Nedopil, A.J., Howell, S.M. & Hull, M.L.
Knee

Introduction

Thirteen patients presented with patellofemoral instability out of 3212 knees treated with kinematically aligned total knee arthroplasty (KA TKA) during a nine year period. We determined the clinical characteristics and post-operative radiographic parameters associated with patellofemoral instability, and whether re-operation and patient reported outcome measures are different between patients with and without patellofemoral instability.

Methods

Patients with patellofemoral instability were matched 1:3 to a control cohort based on date of surgery (±3 months), age (±10 years), sex, pre-operative knee deformity (varus or valgus), and implant brand. We analyzed clinical characteristics and seven post-operative radiographic parameters.

Results

Patellofemoral instability presented atraumatically (12 of 13) at 5 ± 4.7 months for a 0.4 % incidence at a mean follow-up of 43 ± 36 months. No pre-operative clinical characteristics were associated with instability.

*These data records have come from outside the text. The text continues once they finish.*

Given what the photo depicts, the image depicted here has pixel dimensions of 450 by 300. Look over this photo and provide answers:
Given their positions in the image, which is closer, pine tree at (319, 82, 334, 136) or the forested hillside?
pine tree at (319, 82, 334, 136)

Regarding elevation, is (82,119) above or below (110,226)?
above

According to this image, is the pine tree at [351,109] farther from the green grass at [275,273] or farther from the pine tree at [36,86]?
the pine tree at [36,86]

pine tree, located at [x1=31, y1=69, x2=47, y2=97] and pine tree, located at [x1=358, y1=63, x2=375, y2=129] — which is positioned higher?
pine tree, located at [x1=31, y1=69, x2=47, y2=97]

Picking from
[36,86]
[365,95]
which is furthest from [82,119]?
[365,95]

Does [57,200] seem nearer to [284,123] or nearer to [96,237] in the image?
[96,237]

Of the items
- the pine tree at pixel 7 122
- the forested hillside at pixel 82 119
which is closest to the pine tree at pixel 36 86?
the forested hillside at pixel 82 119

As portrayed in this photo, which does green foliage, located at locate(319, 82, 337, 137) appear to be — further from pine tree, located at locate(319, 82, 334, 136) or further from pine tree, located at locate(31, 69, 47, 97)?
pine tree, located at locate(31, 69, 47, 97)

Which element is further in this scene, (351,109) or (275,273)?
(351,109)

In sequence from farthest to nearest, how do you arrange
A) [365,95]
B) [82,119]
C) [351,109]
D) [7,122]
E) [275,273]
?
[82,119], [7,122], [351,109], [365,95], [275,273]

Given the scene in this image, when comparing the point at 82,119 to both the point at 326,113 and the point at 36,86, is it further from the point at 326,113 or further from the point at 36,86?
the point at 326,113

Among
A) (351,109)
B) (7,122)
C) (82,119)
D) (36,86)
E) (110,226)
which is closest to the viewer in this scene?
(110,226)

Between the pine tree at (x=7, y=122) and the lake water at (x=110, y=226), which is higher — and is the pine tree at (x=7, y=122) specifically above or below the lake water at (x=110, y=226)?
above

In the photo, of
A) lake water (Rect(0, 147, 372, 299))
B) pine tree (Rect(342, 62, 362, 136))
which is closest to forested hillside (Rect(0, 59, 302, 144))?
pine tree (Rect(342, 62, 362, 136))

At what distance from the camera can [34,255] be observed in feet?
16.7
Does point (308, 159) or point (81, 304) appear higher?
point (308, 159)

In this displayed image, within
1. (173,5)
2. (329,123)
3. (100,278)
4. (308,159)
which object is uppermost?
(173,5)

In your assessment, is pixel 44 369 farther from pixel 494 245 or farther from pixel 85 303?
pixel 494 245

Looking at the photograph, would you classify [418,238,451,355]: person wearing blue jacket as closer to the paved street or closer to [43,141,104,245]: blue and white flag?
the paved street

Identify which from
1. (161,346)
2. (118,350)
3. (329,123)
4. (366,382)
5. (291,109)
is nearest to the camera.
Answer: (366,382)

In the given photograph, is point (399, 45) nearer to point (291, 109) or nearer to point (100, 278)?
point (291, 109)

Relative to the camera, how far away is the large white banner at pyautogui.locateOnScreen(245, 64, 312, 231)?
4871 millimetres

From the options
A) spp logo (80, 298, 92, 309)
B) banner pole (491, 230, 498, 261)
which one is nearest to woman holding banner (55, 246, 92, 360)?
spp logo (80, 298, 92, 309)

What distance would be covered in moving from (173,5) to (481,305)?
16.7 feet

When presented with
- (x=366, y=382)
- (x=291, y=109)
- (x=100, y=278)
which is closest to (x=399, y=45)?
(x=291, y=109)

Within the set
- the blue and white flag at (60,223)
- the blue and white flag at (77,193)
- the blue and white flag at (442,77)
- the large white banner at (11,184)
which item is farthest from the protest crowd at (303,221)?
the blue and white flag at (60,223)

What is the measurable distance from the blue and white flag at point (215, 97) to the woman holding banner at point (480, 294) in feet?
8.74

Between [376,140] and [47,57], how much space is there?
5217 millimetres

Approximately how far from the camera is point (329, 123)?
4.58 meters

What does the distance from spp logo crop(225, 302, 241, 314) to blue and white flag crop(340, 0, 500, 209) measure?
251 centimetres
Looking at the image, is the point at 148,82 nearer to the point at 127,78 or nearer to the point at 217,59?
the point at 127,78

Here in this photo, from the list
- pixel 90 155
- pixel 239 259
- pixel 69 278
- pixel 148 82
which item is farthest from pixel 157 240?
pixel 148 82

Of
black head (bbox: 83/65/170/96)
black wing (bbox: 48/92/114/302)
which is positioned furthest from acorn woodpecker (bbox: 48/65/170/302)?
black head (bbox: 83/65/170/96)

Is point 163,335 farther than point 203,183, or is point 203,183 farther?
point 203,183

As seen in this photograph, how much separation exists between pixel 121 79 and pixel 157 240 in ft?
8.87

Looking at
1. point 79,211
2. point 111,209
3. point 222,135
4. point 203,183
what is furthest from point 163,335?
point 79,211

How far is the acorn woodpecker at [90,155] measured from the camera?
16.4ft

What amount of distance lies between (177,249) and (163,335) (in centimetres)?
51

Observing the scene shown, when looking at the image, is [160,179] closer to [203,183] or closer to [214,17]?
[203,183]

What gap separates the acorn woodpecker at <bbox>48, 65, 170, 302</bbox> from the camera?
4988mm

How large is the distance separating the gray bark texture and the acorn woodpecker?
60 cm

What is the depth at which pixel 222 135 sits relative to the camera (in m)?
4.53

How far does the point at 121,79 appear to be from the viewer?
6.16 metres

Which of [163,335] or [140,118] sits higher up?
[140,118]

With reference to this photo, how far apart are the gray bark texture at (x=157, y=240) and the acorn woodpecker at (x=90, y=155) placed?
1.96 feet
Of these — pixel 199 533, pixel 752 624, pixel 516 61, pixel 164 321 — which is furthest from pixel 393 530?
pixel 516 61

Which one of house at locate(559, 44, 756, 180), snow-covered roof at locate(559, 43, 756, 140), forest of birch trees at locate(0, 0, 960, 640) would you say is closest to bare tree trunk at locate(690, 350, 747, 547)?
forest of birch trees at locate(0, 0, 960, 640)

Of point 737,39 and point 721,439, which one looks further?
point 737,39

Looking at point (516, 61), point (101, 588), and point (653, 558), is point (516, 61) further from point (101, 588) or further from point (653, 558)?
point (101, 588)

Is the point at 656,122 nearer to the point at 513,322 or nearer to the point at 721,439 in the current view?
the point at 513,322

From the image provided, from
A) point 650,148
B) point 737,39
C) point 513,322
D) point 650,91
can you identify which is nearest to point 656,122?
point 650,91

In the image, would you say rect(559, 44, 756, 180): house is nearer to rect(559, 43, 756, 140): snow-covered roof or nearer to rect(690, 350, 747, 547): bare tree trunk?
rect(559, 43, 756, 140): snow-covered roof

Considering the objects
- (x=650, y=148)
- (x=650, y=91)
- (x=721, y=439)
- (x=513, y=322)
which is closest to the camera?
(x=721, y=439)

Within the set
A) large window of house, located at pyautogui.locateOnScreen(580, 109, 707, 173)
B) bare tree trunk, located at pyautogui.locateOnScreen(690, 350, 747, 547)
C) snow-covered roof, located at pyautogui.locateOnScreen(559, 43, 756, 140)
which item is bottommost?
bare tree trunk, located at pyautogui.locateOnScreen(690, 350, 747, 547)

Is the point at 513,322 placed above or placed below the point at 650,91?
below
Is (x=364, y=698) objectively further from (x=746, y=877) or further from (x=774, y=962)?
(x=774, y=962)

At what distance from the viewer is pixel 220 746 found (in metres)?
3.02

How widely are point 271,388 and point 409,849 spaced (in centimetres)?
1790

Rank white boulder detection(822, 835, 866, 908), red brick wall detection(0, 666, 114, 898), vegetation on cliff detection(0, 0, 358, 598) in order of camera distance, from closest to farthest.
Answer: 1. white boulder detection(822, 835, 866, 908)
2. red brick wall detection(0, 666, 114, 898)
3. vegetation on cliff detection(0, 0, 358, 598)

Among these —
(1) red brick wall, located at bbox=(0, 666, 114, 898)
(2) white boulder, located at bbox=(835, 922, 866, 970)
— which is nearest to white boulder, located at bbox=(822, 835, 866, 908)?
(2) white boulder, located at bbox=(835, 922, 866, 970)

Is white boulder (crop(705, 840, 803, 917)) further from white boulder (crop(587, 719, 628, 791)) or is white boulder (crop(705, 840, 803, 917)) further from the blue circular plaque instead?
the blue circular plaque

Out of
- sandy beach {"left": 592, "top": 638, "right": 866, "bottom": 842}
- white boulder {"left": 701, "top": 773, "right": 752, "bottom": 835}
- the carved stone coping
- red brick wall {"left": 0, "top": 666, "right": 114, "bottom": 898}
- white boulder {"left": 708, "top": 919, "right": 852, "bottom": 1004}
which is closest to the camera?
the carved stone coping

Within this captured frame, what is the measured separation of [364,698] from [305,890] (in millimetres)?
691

Patients with patellofemoral instability had greater flexion of the femoral component (11° versus 5°; p = 0.0012), a trend toward greater external rotation of the tibial component (2° versus 0°; p = 0.2704), more reoperations (9 versus 0; p = 0.0026) and a lower Oxford Knee Score (36 versus 42; p = 0.0045) than controls.

Discussion

Patellofemoral instability after kinematically aligned TKA is infrequent, presents atraumatically, and is associated with greater flexion of the femoral component than the control group.

Conclusion

Minimizing flexion of the femoral component might reduce the risk of patellofemoral instability by promoting early engagement of the patella in the trochlear during knee flexion.